La guerre l’a mutilée, détruisant la « Résidence », ou « Stadtschloss » (élevée dès 1675), son très beau portail de la Fortune, ouvrage de l’architecte Jean de Bodt, et les appartements du Grand Frédéric, dont la décoration et le mobilier d’argent étaient fort raffinés. Détruite également l’église de la Garnison (1730-1735), où Napoléon vint méditer près du sarcophage du Grand Frédéric. Mais les édifices dus à ce prince ont été épargnés et, dans l’ensemble, pieusement restaurés, singulièrement l’illustre Sans-Souci.

Sans-Souci est, à proprement parler, un parc qui se déploie de part et d’autre d’une très longue allée dont le milieu est occupé par un bassin circulaire bordé de statues dues à des sculpteurs français ou d’inspiration française.
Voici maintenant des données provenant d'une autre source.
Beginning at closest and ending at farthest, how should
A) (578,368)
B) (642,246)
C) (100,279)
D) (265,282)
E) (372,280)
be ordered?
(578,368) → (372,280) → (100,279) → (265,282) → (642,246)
Cette allée est dominée par le petit château dépourvu d’étage, « ma vigne de Sans-Souci », comme disait le Grand Frédéric qui y reçut Voltaire. Il contient un certain nombre de salles, dont les décorations, dues à Johann August Nahl et aux frères Johann Michael et Johann Christian Hoppenhaupt, sont de purs chefs-d’œuvre. La façade dirigée vers l’allée est d’un baroque fort mouvementé, avec des Atlantes qui supportent la corniche, tandis que l’autre façade, sur la campagne, offre une colonnade incurvée où se reconnaît le goût épuré de Georg Wenzeslaus von Knobelsdorff, qui fut, non sans interventions de son prince, l’architecte de Sans-Souci. Frédéric II ne se contenta point de l’atticisme de cette « vigne » : à l’extrémité de la grande allée, il fit élever, de 1763 à 1769, le Nouveau Palais, énorme bâtisse sans grand raffinement, accompagnée d’importants communs. Il faut encore compter les fabriques habituelles, tel un pavillon chinois.